» EXERCISE
With pictures excluded, output exactly the lines that run from the first line of the data below through the line containing "- активируется связываясь с фибрином сгустка".
*** ENTRIES SUPPLIED Section Begins ***
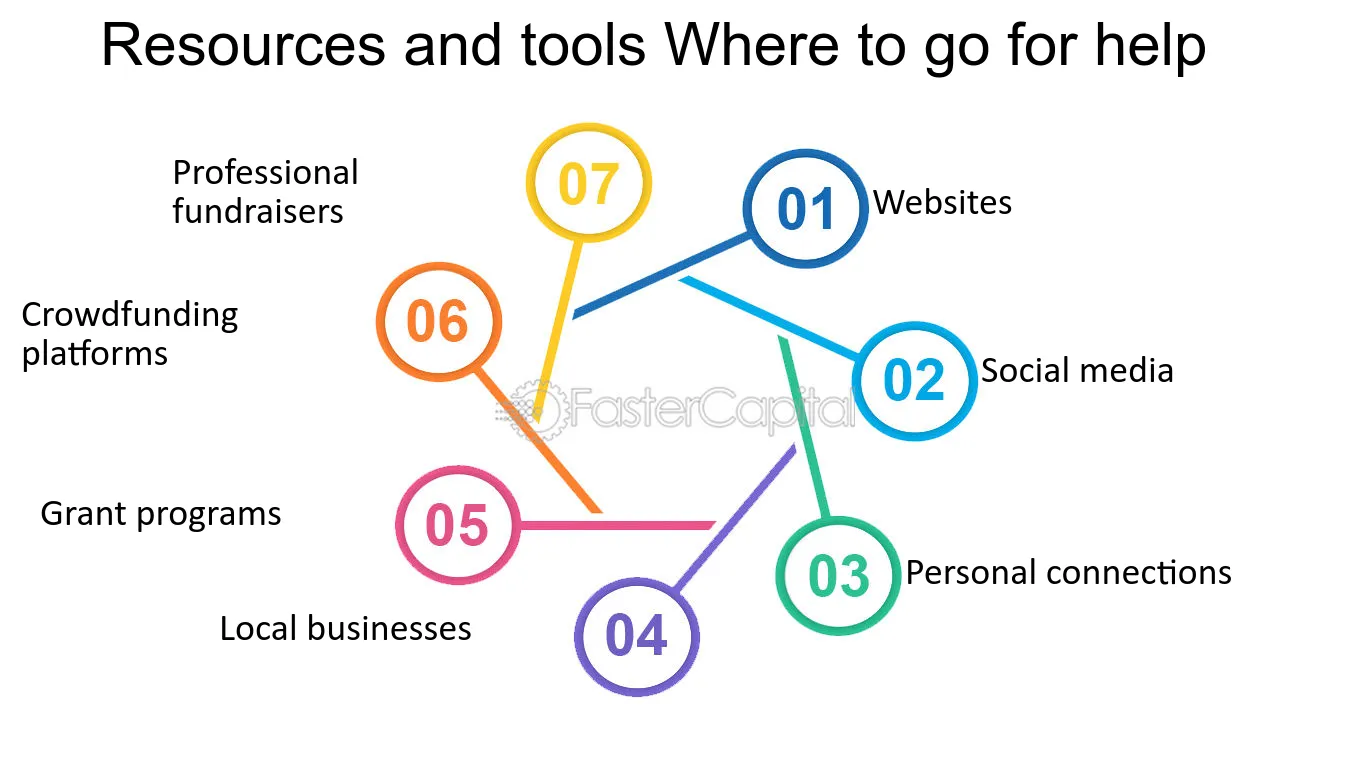 Resources and tools Where to go for help

01 Websites

02 Social media

03 Personal connections

04 Local businesses

05 Grant programs

06 Crowdfunding platforms

07 Professional fundraisers

FasterCapital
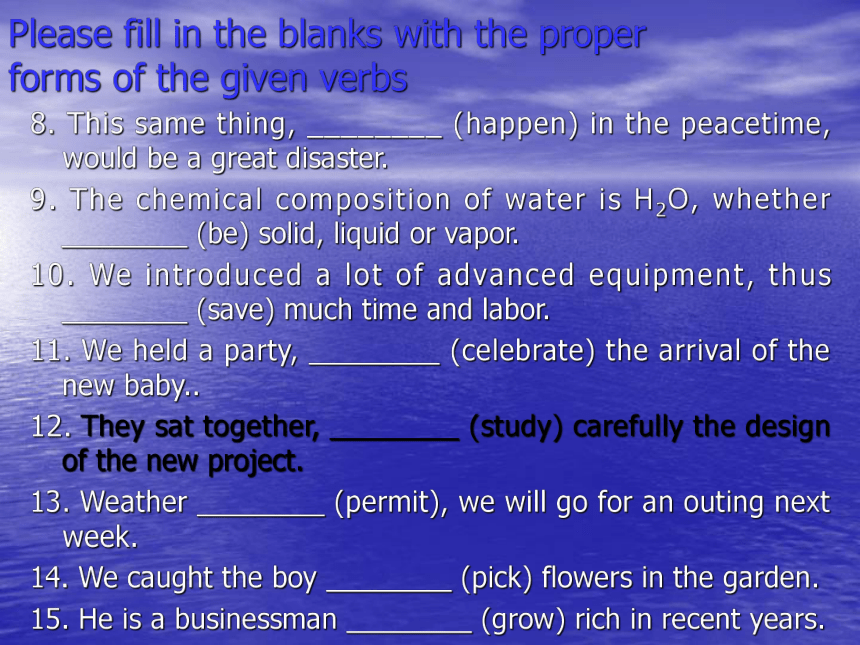 Please fill in the blanks with the proper forms of the given verbs

8. This same thing, ________ (happen) in the peacetime, would be a great disaster.

9. The chemical composition of water is $H_2O$, whether ________ (be) solid, liquid or vapor.

10. We introduced a lot of advanced equipment, thus ________ (save) much time and labor.

11. We held a party, ________ (celebrate) the arrival of the new baby..

12. They sat together, ________ (study) carefully the design of the new project.

13. Weather ________ (permit), we will go for an outing next week.

14. We caught the boy ________ (pick) flowers in the garden.

15. He is a businessman ________ (grow) rich in recent years.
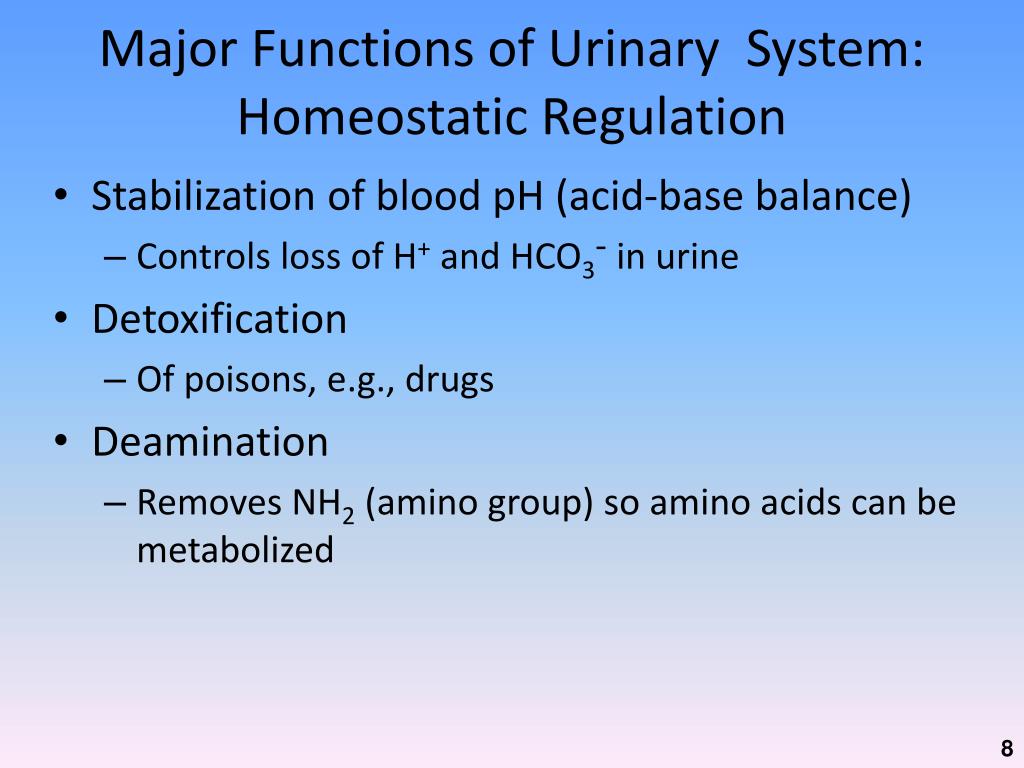 Major Functions of Urinary System: Homeostatic Regulation

• Stabilization of blood pH (acid-base balance)
– Controls loss of $H^+$ and $HCO_3^-$ in urine
• Detoxification
– Of poisons, e.g., drugs
• Deamination
– Removes $NH_2$ (amino group) so amino acids can be metabolized

8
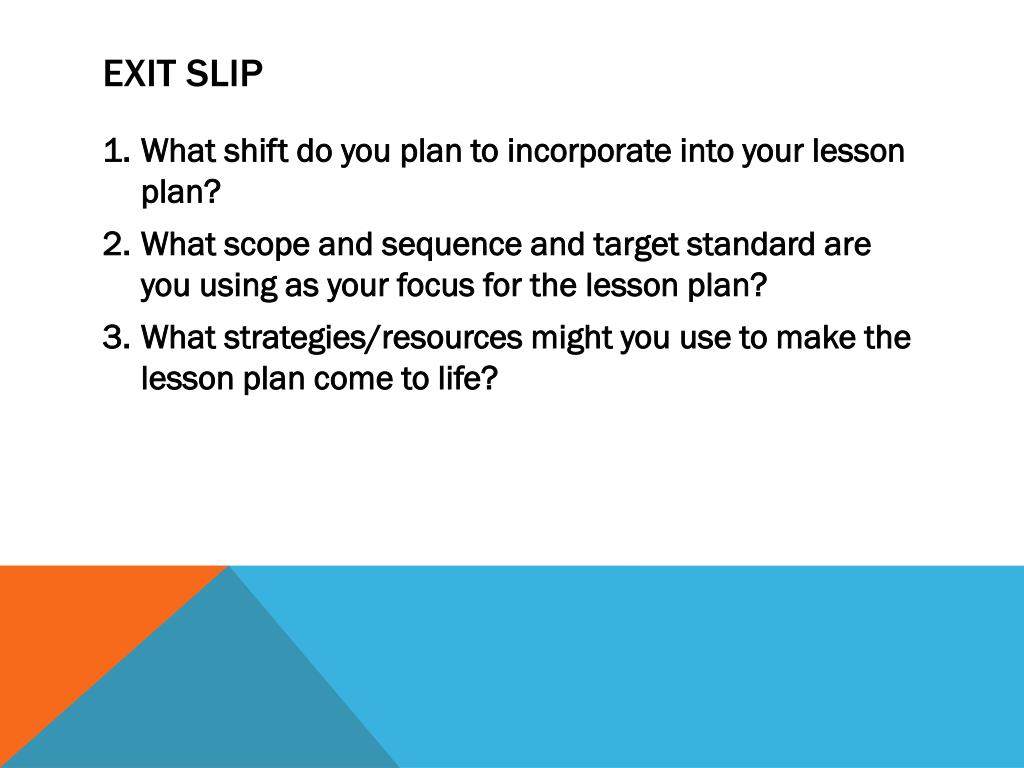 EXIT SLIP

1. What shift do you plan to incorporate into your lesson plan?
2. What scope and sequence and target standard are you using as your focus for the lesson plan?
3. What strategies/resources might you use to make the lesson plan come to life?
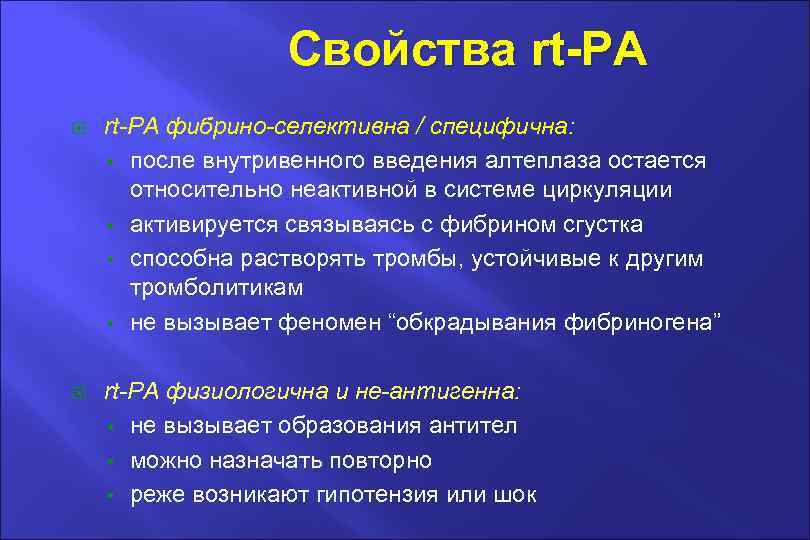 Свойства rt-PA

rt-PA фибрино-селективна / специфична:
- после внутривенного введения алтеплаза остается относительно неактивной в системе циркуляции
- активируется связываясь с фибрином сгустка
- способна растворять тромбы, устойчивые к другим тромболитикам
- не вызывает феномен “обкрадывания фибриногена”

rt-PA физиологична и не-антигенна:
- не вызывает образования антител
- можно назначать повторно
- реже возникают гипотензия или шок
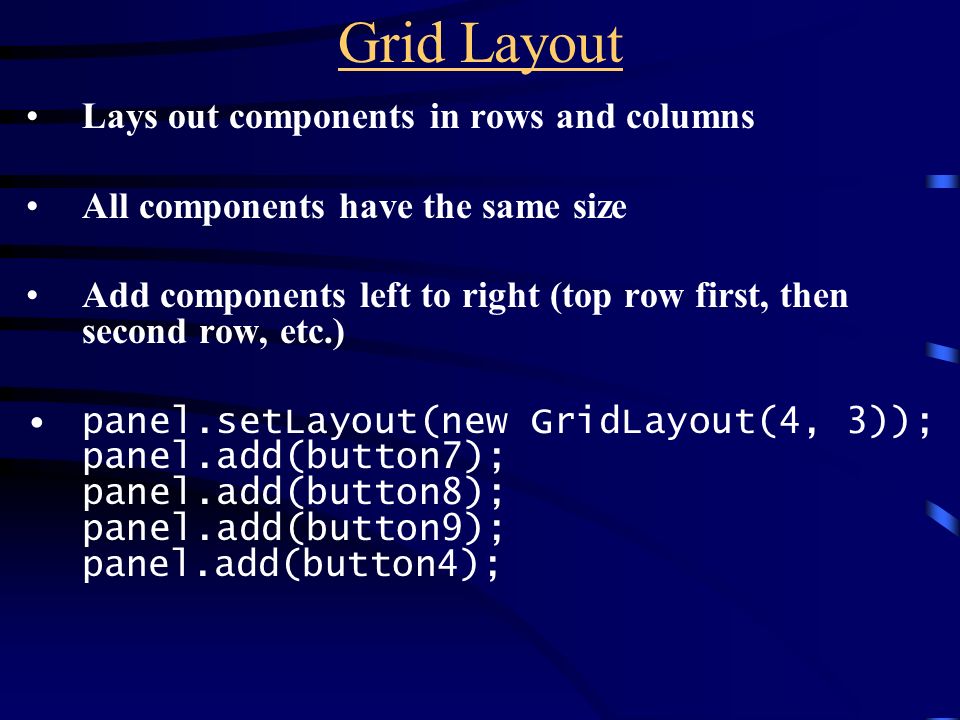 Grid Layout

• Lays out components in rows and columns

• All components have the same size

• Add components left to right (top row first, then second row, etc.)

• panel.setLayout(new GridLayout(4, 3));
panel.add(button7);
panel.add(button8);
panel.add(button9);
panel.add(button4);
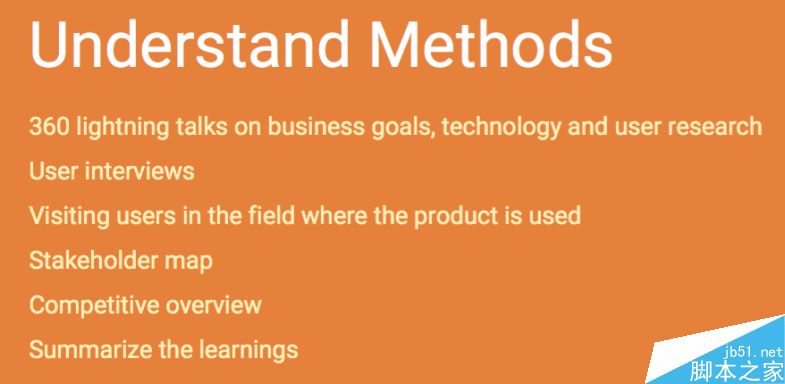 Understand Methods

360 lightning talks on business goals, technology and user research

User interviews

Visiting users in the field where the product is used

Stakeholder map

Competitive overview

Summarize the learnings

jb51.net
脚本之家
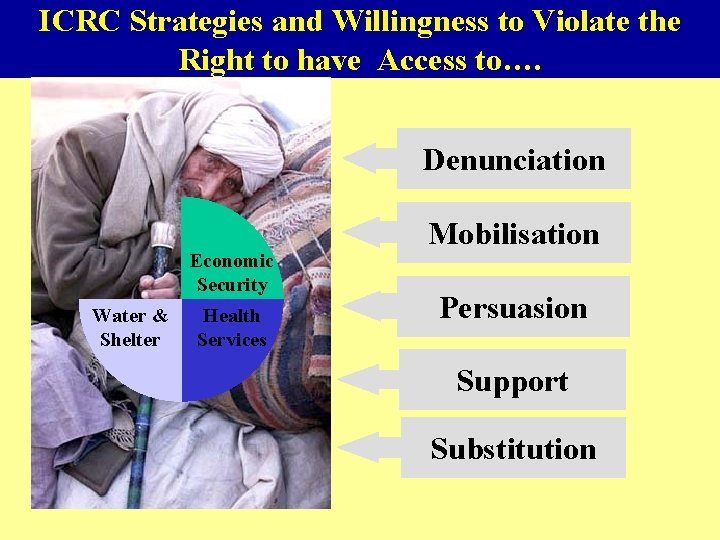 ICRC Strategies and Willingness to Violate the Right to have Access to….

Economic Security

Water & Shelter

Health Services

Denunciation

Mobilisation

Persuasion

Support

Substitution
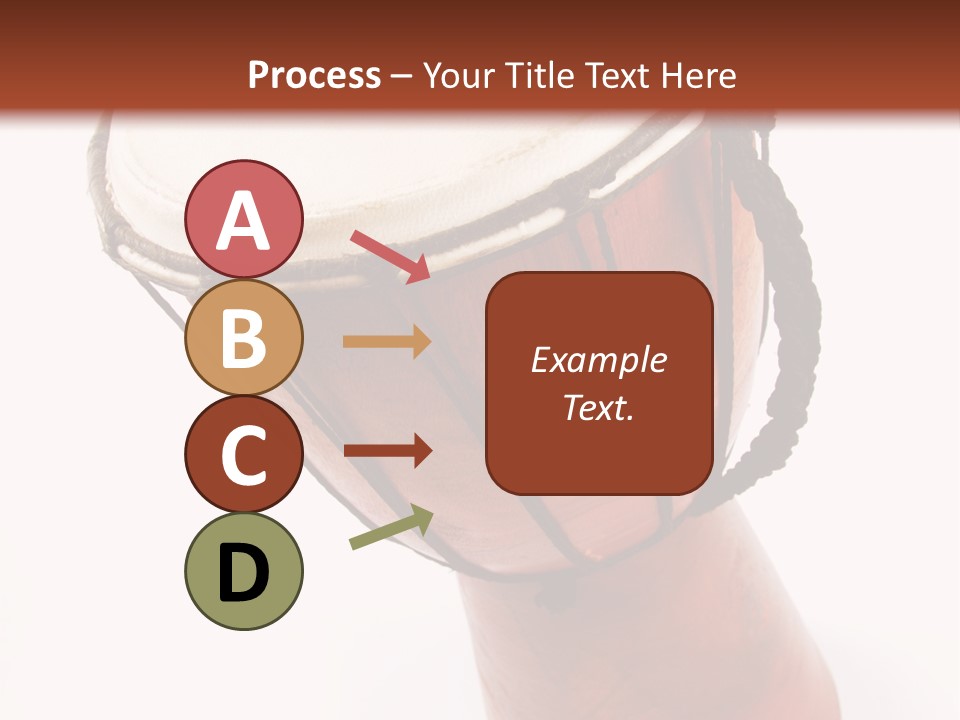 Process – Your Title Text Here

A

B

C

D

Example Text.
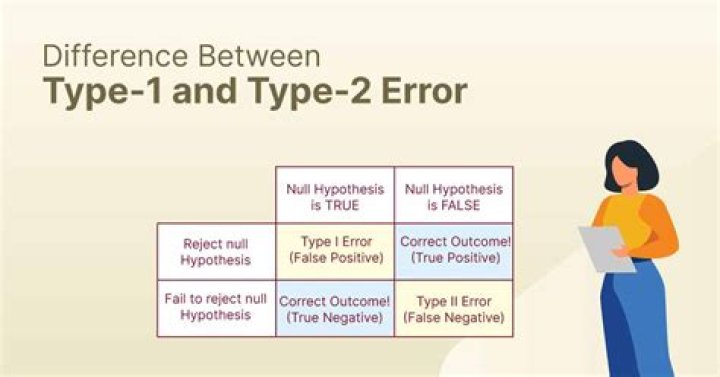 Difference Between
Type-1 and Type-2 Error

| | Null Hypothesis is TRUE | Null Hypothesis is FALSE |
|---|---|---|
| Reject null Hypothesis | Type I Error (False Positive) | Correct Outcome! (True Positive) |
| Fail to reject null Hypothesis | Correct Outcome! (True Negative) | Type II Error (False Negative) |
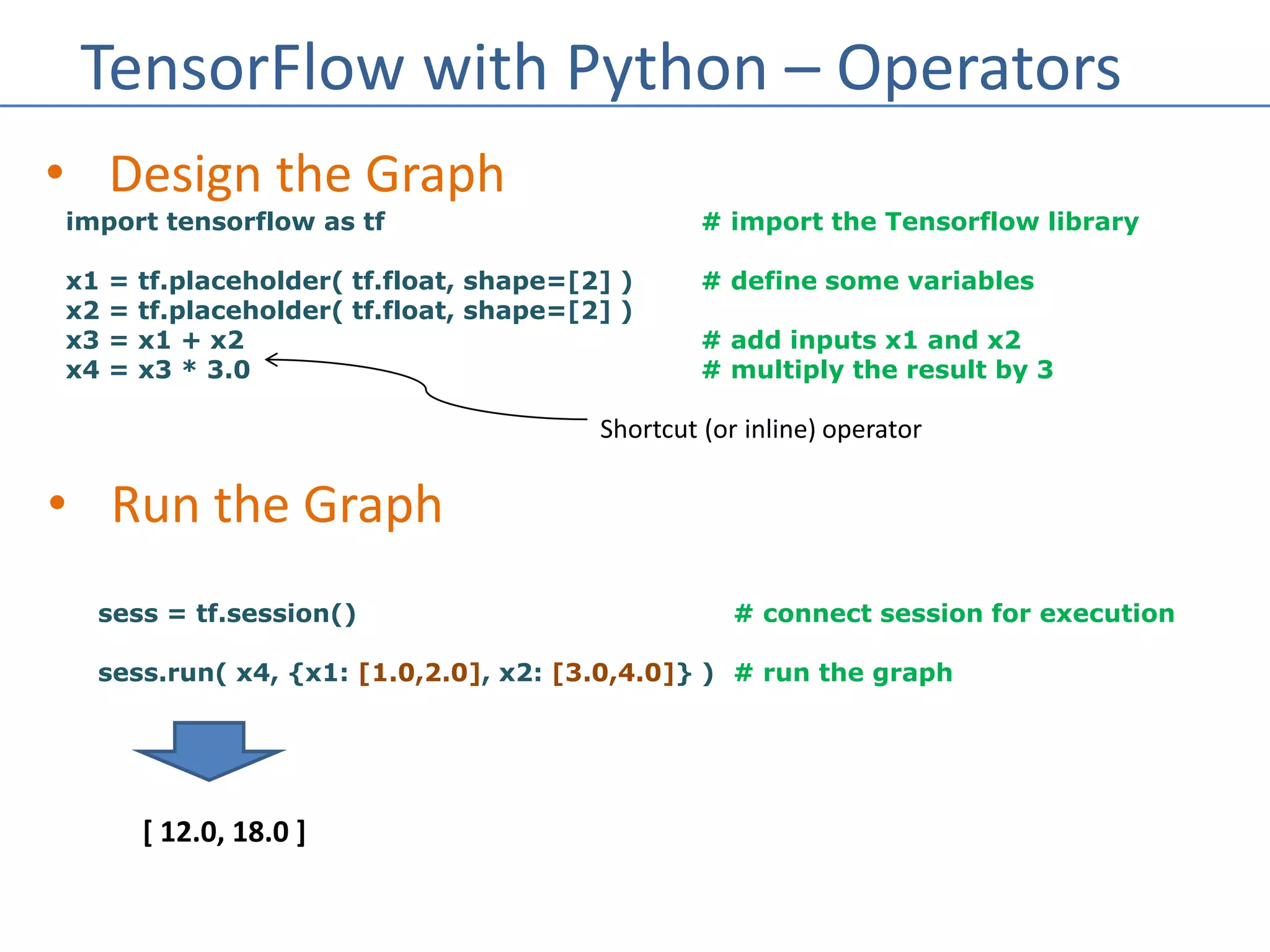 TensorFlow with Python – Operators

• Design the Graph

import tensorflow as tf # import the Tensorflow library

x1 = tf.placeholder( tf.float, shape=[2] ) # define some variables
x2 = tf.placeholder( tf.float, shape=[2] )
x3 = x1 + x2 # add inputs x1 and x2
x4 = x3 * 3.0 # multiply the result by 3

Shortcut (or inline) operator

• Run the Graph

sess = tf.session() # connect session for execution

sess.run( x4, {x1: [1.0,2.0], x2: [3.0,4.0]} ) # run the graph

[ 12.0, 18.0 ]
*** ENTRIES SUPPLIED Section Ends ***
» EXPECTED ANSWER
 Resources and tools Where to go for help

01 Websites

02 Social media

03 Personal connections

04 Local businesses

05 Grant programs

06 Crowdfunding platforms

07 Professional fundraisers

FasterCapital
 Please fill in the blanks with the proper forms of the given verbs

8. This same thing, ________ (happen) in the peacetime, would be a great disaster.

9. The chemical composition of water is $H_2O$, whether ________ (be) solid, liquid or vapor.

10. We introduced a lot of advanced equipment, thus ________ (save) much time and labor.

11. We held a party, ________ (celebrate) the arrival of the new baby..

12. They sat together, ________ (study) carefully the design of the new project.

13. Weather ________ (permit), we will go for an outing next week.

14. We caught the boy ________ (pick) flowers in the garden.

15. He is a businessman ________ (grow) rich in recent years.
 Major Functions of Urinary System: Homeostatic Regulation

• Stabilization of blood pH (acid-base balance)
– Controls loss of $H^+$ and $HCO_3^-$ in urine
• Detoxification
– Of poisons, e.g., drugs
• Deamination
– Removes $NH_2$ (amino group) so amino acids can be metabolized

8
 EXIT SLIP

1. What shift do you plan to incorporate into your lesson plan?
2. What scope and sequence and target standard are you using as your focus for the lesson plan?
3. What strategies/resources might you use to make the lesson plan come to life?
 Свойства rt-PA

rt-PA фибрино-селективна / специфична:
- после внутривенного введения алтеплаза остается относительно неактивной в системе циркуляции
- активируется связываясь с фибрином сгустка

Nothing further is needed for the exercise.